## Exercise details:
Copy the lines below word for word, from the line containing "At what distance" through the end of the lines, both included.

## Records for the exercise:
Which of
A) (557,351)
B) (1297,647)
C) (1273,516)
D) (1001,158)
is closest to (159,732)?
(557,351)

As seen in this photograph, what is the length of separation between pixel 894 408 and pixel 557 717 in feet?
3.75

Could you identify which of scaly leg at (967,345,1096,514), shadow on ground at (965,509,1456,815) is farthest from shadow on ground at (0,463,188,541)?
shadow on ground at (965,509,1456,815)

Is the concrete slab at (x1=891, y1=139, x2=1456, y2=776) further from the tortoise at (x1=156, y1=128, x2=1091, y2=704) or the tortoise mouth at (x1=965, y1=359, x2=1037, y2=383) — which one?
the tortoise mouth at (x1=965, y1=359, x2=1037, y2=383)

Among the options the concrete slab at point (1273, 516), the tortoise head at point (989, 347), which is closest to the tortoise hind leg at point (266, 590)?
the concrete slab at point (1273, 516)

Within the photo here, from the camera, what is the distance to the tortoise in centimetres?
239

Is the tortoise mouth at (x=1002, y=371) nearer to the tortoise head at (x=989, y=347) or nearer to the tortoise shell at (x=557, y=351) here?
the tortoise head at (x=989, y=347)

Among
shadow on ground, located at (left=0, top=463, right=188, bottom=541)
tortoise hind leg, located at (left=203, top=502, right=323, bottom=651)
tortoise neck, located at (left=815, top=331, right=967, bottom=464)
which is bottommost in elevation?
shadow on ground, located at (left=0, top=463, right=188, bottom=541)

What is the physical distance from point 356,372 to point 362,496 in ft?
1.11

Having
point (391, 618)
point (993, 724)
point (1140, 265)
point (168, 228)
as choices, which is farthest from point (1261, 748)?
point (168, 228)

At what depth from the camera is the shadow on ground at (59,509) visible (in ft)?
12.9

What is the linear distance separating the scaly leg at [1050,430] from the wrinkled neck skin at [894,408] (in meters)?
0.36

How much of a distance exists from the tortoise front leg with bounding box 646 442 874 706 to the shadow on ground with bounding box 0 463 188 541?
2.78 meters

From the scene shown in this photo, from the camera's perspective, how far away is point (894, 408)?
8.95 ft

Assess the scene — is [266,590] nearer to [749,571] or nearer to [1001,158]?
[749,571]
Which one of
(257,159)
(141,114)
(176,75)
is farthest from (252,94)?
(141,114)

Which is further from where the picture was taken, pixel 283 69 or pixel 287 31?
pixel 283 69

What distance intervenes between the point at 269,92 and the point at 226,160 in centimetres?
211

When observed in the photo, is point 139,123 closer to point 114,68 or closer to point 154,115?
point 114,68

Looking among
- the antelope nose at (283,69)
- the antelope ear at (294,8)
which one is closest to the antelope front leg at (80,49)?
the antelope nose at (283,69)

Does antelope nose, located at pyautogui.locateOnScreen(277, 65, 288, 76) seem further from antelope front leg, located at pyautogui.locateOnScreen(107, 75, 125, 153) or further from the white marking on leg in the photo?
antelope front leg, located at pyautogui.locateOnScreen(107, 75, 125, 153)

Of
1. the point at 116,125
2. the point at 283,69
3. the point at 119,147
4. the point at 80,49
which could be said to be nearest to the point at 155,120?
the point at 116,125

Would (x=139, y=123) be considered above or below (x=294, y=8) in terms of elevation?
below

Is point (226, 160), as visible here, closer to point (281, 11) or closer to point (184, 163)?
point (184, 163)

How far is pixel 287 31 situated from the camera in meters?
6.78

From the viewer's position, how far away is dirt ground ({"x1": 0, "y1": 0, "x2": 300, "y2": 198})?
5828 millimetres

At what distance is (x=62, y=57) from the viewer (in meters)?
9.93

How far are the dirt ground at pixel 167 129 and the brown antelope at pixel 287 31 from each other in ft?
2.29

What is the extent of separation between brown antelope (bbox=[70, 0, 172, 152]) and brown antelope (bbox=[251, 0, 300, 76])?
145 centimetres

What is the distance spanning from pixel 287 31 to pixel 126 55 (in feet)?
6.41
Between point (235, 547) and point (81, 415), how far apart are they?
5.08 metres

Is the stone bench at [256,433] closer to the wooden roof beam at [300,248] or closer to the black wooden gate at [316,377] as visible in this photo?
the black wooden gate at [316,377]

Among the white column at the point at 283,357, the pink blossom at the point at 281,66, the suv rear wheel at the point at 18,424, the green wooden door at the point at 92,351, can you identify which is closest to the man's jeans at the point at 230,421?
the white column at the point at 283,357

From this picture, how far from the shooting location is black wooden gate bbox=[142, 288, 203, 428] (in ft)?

## Solution:
At what distance is (x=62, y=57) from the viewer (in meters)?
9.93

How far are the dirt ground at pixel 167 129 and the brown antelope at pixel 287 31 from each other in ft?
2.29

What is the extent of separation between brown antelope (bbox=[70, 0, 172, 152]) and brown antelope (bbox=[251, 0, 300, 76])?
145 centimetres

What is the distance spanning from pixel 287 31 to pixel 126 55 (in feet)?
6.41
Between point (235, 547) and point (81, 415), how far apart are they?
5.08 metres

Is the stone bench at [256,433] closer to the wooden roof beam at [300,248] or closer to the black wooden gate at [316,377] as visible in this photo?
the black wooden gate at [316,377]

Among the white column at the point at 283,357, the pink blossom at the point at 281,66, the suv rear wheel at the point at 18,424, the green wooden door at the point at 92,351, can you identify which is closest to the man's jeans at the point at 230,421?
the white column at the point at 283,357

From this picture, how far from the shooting location is black wooden gate bbox=[142, 288, 203, 428] (in ft)?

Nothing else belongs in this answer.